Top of EXCERPTED RECORDS

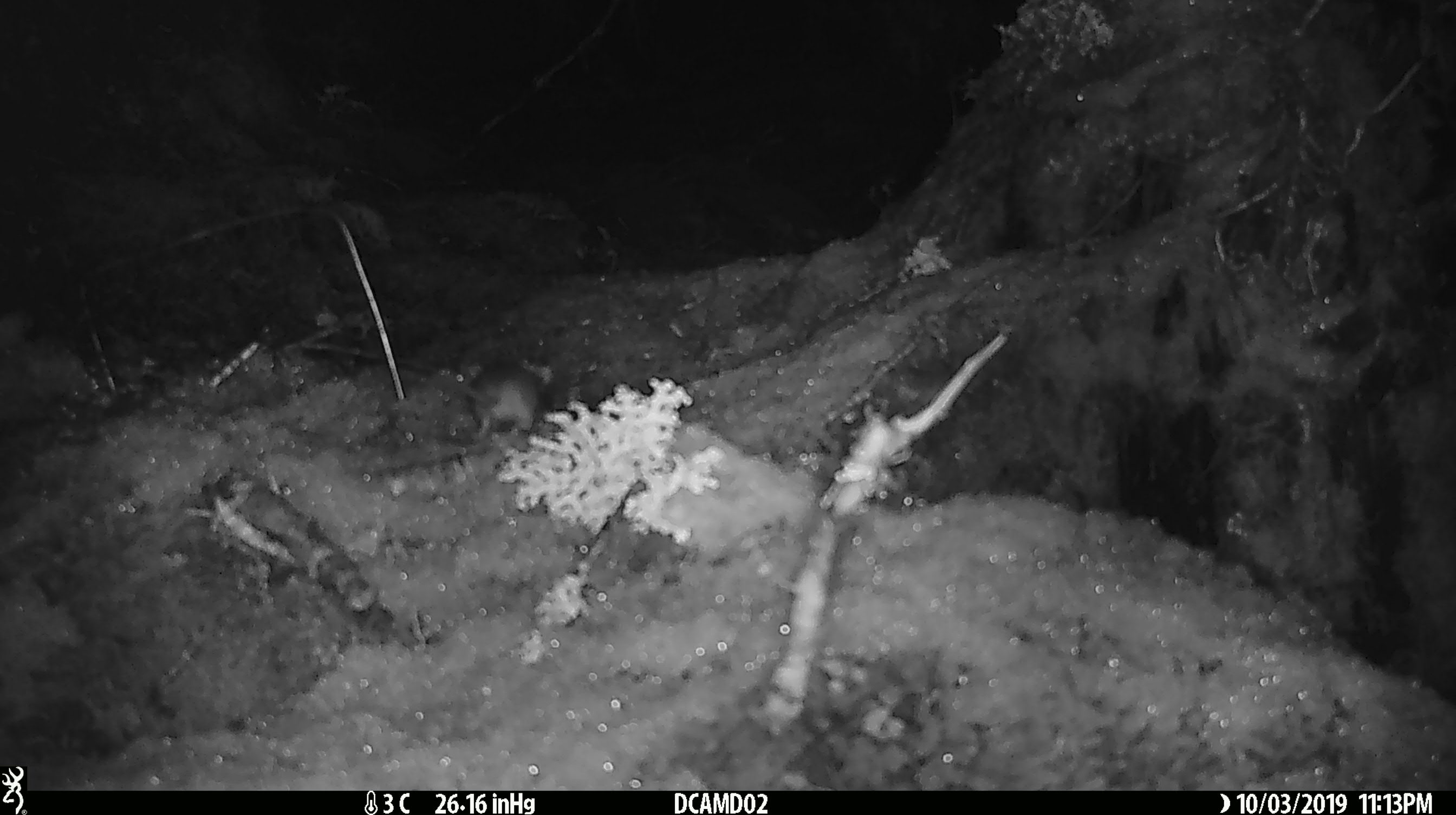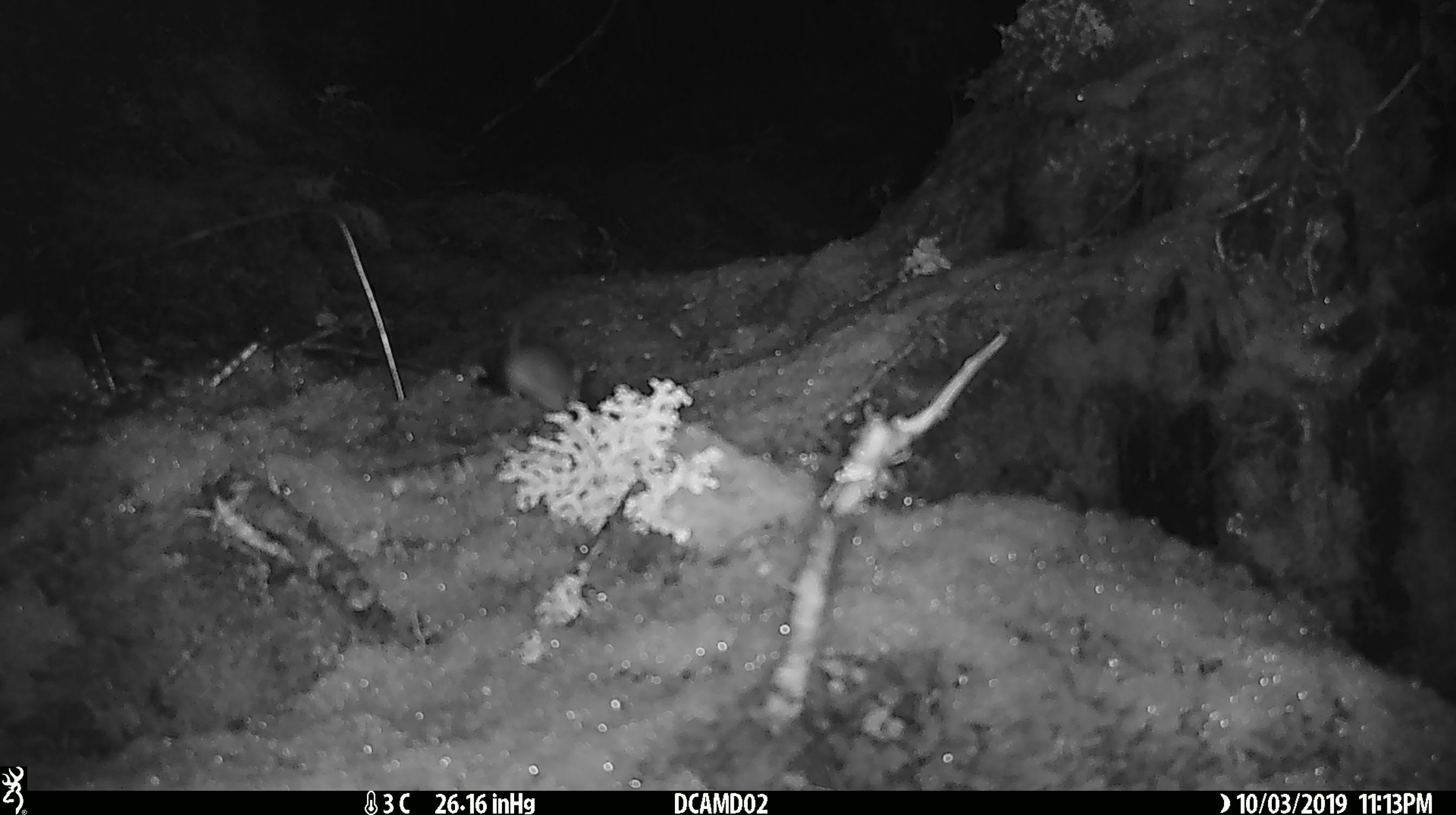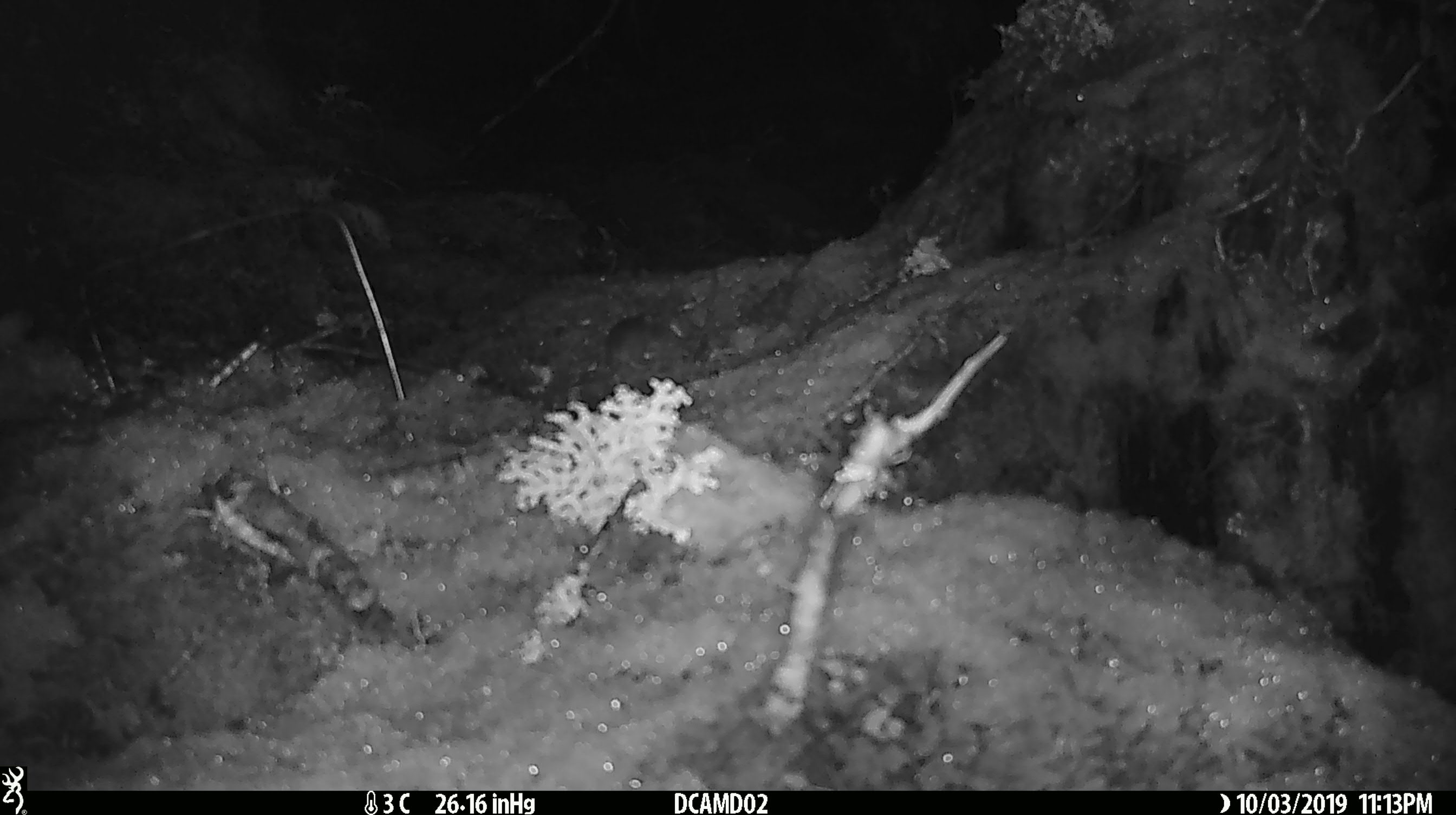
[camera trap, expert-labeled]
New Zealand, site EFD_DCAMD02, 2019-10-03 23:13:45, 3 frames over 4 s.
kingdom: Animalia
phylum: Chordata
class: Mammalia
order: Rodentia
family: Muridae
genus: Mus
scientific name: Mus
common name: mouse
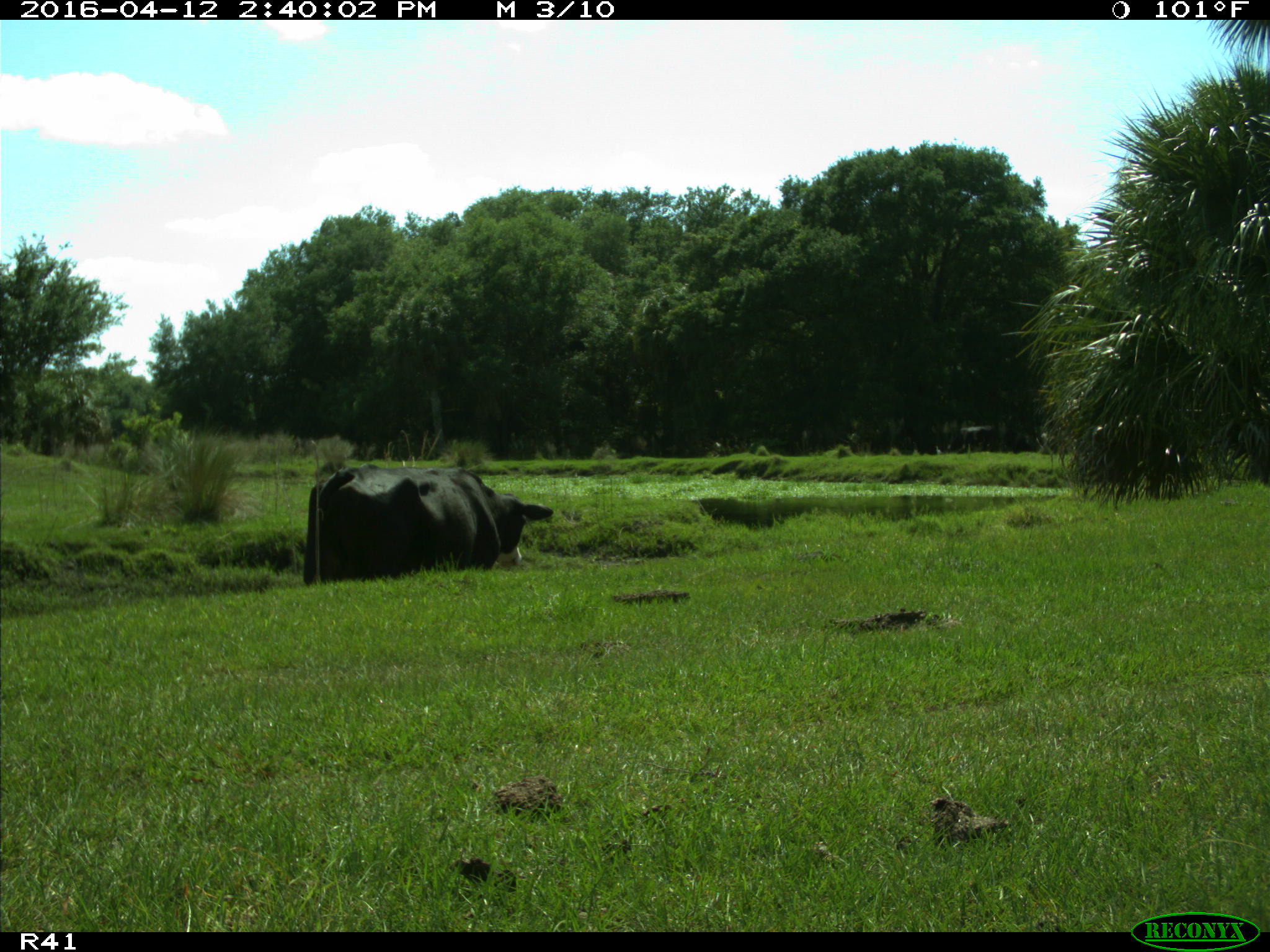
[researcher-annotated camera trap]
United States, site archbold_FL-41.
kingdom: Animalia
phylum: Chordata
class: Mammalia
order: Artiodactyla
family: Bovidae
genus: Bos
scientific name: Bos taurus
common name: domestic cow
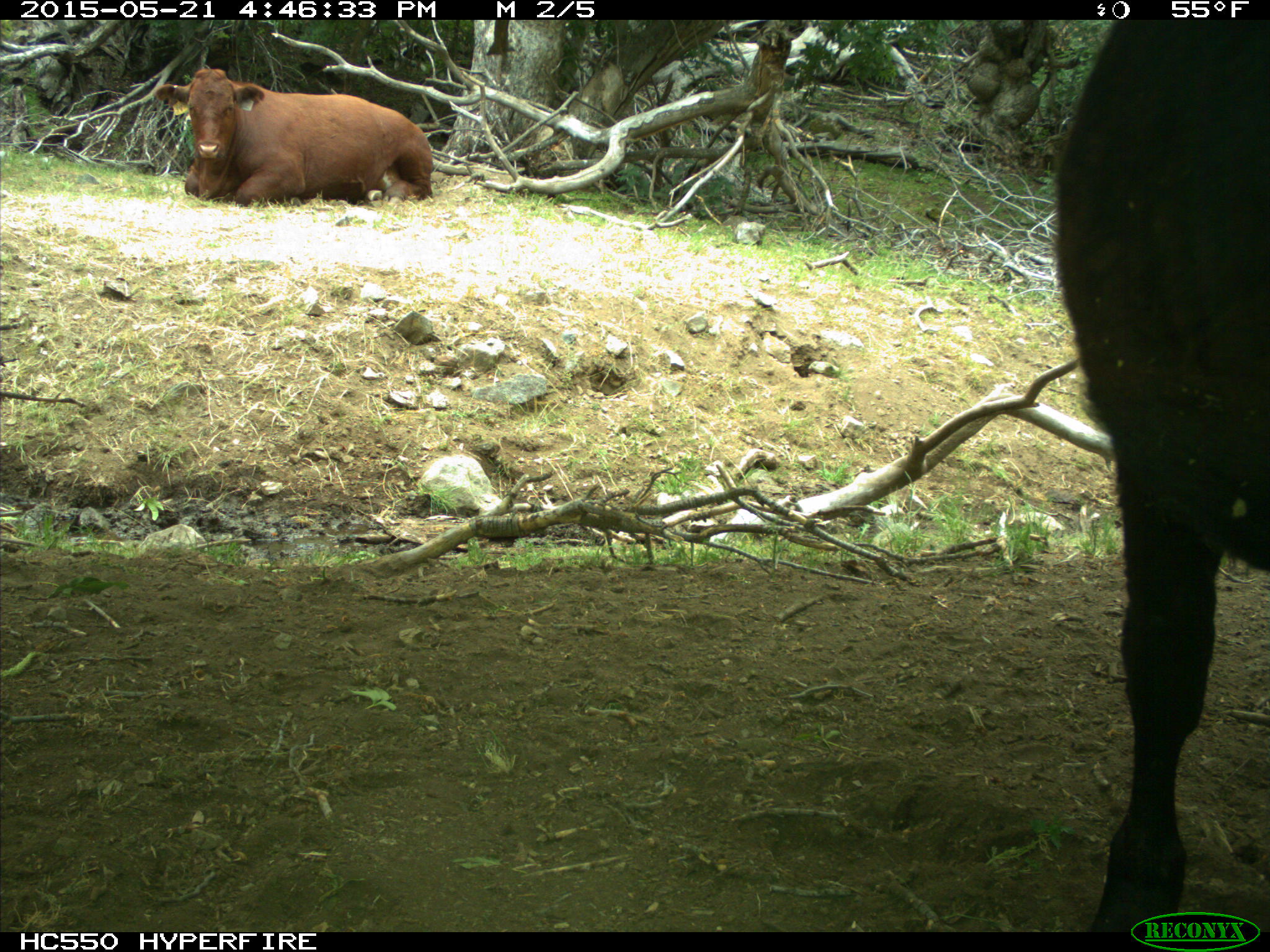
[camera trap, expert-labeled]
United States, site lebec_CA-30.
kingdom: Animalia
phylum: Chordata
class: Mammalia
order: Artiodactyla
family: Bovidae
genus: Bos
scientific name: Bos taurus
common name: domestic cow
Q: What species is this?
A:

Bottom of EXCERPTED RECORDS

ASSIGNMENT: Please reproduce the listing exactly, leaving out any pictures.

ANSWER SPACE:
[camera trap, expert-labeled]
New Zealand, site EFD_DCAMD02, 2019-10-03 23:13:45, 3 frames over 4 s.
kingdom: Animalia
phylum: Chordata
class: Mammalia
order: Rodentia
family: Muridae
genus: Mus
scientific name: Mus
common name: mouse
[researcher-annotated camera trap]
United States, site archbold_FL-41.
kingdom: Animalia
phylum: Chordata
class: Mammalia
order: Artiodactyla
family: Bovidae
genus: Bos
scientific name: Bos taurus
common name: domestic cow
[camera trap, expert-labeled]
United States, site lebec_CA-30.
kingdom: Animalia
phylum: Chordata
class: Mammalia
order: Artiodactyla
family: Bovidae
genus: Bos
scientific name: Bos taurus
common name: domestic cow
Q: What species is this?
A:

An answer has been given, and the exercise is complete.